### EXERCISE OBJECTIVE
Copy all of the material below word for word, omitting the pictures.

### STORED RECORDS
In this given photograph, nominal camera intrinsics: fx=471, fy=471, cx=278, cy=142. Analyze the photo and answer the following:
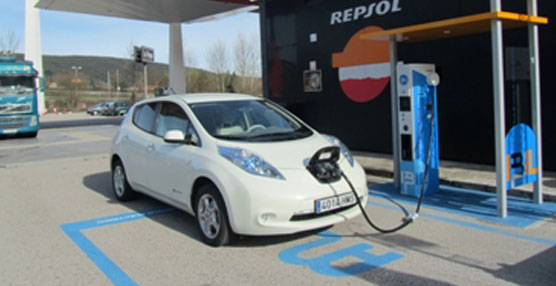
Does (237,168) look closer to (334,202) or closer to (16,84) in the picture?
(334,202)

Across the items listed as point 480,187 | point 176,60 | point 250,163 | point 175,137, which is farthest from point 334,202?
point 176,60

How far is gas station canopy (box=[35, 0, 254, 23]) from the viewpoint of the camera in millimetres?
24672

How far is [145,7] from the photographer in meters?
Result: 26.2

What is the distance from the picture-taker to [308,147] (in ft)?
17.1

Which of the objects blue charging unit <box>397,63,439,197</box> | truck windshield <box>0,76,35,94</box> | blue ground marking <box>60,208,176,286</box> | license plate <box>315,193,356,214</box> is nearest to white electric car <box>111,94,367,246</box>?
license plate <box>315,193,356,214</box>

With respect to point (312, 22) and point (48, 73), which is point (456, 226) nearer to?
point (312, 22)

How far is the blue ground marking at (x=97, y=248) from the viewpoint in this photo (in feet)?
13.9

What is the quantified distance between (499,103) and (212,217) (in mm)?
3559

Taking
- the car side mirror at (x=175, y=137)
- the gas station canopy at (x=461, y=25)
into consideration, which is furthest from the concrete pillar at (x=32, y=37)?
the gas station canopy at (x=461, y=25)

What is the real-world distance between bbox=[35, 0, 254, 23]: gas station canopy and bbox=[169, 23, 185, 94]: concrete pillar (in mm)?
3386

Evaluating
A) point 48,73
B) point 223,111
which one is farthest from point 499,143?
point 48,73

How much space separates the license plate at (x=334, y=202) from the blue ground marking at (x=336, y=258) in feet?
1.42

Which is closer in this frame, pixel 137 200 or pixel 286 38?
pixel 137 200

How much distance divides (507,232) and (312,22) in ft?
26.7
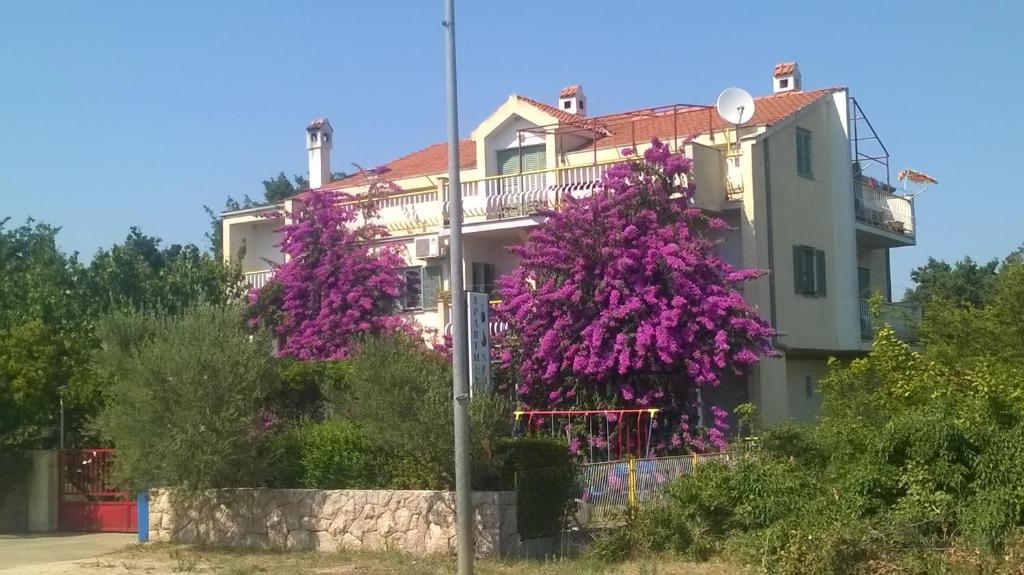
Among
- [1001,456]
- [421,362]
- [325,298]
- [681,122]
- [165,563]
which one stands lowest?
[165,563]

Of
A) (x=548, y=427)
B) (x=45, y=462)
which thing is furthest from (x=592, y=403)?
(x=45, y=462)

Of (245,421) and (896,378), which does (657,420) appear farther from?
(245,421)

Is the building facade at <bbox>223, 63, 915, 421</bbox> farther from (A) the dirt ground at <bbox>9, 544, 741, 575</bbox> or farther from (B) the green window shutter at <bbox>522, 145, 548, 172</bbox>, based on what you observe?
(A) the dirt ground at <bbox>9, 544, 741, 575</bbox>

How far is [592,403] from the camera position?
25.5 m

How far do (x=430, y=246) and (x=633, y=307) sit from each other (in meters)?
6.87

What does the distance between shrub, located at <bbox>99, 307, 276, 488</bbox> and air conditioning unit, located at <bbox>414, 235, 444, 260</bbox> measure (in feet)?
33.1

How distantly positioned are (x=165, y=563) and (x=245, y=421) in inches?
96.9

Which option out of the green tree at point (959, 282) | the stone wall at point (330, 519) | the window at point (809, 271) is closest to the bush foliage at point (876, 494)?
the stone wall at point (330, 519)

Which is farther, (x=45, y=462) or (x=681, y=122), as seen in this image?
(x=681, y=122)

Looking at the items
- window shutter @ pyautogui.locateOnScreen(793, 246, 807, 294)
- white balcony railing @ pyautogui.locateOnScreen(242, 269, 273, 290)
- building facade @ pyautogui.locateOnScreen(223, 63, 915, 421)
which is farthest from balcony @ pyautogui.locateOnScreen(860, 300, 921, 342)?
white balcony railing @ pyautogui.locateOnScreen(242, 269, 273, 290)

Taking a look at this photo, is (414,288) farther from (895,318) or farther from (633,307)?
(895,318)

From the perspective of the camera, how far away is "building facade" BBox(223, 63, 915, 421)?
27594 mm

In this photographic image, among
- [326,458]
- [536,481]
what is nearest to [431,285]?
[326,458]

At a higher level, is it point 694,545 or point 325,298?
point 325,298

### EXERCISE RESPONSE
In this given photograph, nominal camera intrinsics: fx=471, fy=471, cx=278, cy=142. Analyze the photo and answer the following:
Does (237,168) look closer to (334,202) or closer to (16,84) in the picture?
(334,202)

Across the items listed as point 480,187 | point 176,60 | point 250,163 | point 175,137, which is farthest from point 334,202?
point 176,60

How far is gas station canopy (box=[35, 0, 254, 23]) from the viewpoint of the camera in millimetres?
24672

How far is [145,7] from the photographer in meters?
Result: 26.2

What is the distance from the picture-taker to [308,147] (in ft)?
17.1

Which of the objects blue charging unit <box>397,63,439,197</box> | truck windshield <box>0,76,35,94</box> | blue ground marking <box>60,208,176,286</box> | license plate <box>315,193,356,214</box> is nearest to white electric car <box>111,94,367,246</box>?
license plate <box>315,193,356,214</box>

With respect to point (312, 22) and point (48, 73), which is point (456, 226) nearer to?
point (312, 22)

How far is the blue ground marking at (x=97, y=248) from the viewpoint in this photo (in feet)?
13.9

What is the quantified distance between (499,103) and (212,217) (in mm)?
3559

Taking
- the car side mirror at (x=175, y=137)
- the gas station canopy at (x=461, y=25)
into consideration, which is furthest from the concrete pillar at (x=32, y=37)?
the gas station canopy at (x=461, y=25)

What is the real-world distance between bbox=[35, 0, 254, 23]: gas station canopy and bbox=[169, 23, 185, 94]: concrete pillar (in mm)?
3386

Evaluating
A) point 48,73
B) point 223,111
which one is farthest from point 499,143?
point 48,73

How much space separates the license plate at (x=334, y=202) from the blue ground marking at (x=336, y=258) in feet?
1.42

Which is closer in this frame, pixel 137 200 or pixel 286 38?
pixel 137 200

How much distance divides (507,232) and (312,22) in ft?
26.7
Among
- [1001,456]
- [421,362]
- [325,298]
- [681,122]
- [165,563]
which one stands lowest?
[165,563]

Of
A) (x=548, y=427)
B) (x=45, y=462)
which thing is furthest from (x=592, y=403)?
(x=45, y=462)

Of (245,421) and (896,378), which does (657,420) appear farther from?
(245,421)

Is the building facade at <bbox>223, 63, 915, 421</bbox> farther from (A) the dirt ground at <bbox>9, 544, 741, 575</bbox> or farther from (B) the green window shutter at <bbox>522, 145, 548, 172</bbox>, based on what you observe?
(A) the dirt ground at <bbox>9, 544, 741, 575</bbox>

How far is [592,403] from the camera position?
25.5 m

How far do (x=430, y=246) and (x=633, y=307) sit from each other (in meters)?
6.87

What does the distance between shrub, located at <bbox>99, 307, 276, 488</bbox> and air conditioning unit, located at <bbox>414, 235, 444, 260</bbox> measure (in feet)?
33.1

How distantly positioned are (x=165, y=563) and (x=245, y=421) in inches?
96.9

Which option out of the green tree at point (959, 282) | the stone wall at point (330, 519) | the window at point (809, 271) is closest to the bush foliage at point (876, 494)?
the stone wall at point (330, 519)

Which is farther, (x=45, y=462) or (x=681, y=122), as seen in this image?
(x=681, y=122)

Looking at the items
- window shutter @ pyautogui.locateOnScreen(793, 246, 807, 294)
- white balcony railing @ pyautogui.locateOnScreen(242, 269, 273, 290)
- building facade @ pyautogui.locateOnScreen(223, 63, 915, 421)
which is farthest from balcony @ pyautogui.locateOnScreen(860, 300, 921, 342)?
white balcony railing @ pyautogui.locateOnScreen(242, 269, 273, 290)

Taking a look at this photo, is (414,288) farther from (895,318) or farther from (633,307)?
(895,318)

From the perspective of the camera, how far away is "building facade" BBox(223, 63, 915, 421)?
27594 mm

In this photographic image, among
- [326,458]
- [536,481]
what is nearest to [431,285]?
[326,458]

At a higher level, is it point 694,545 or point 325,298?
point 325,298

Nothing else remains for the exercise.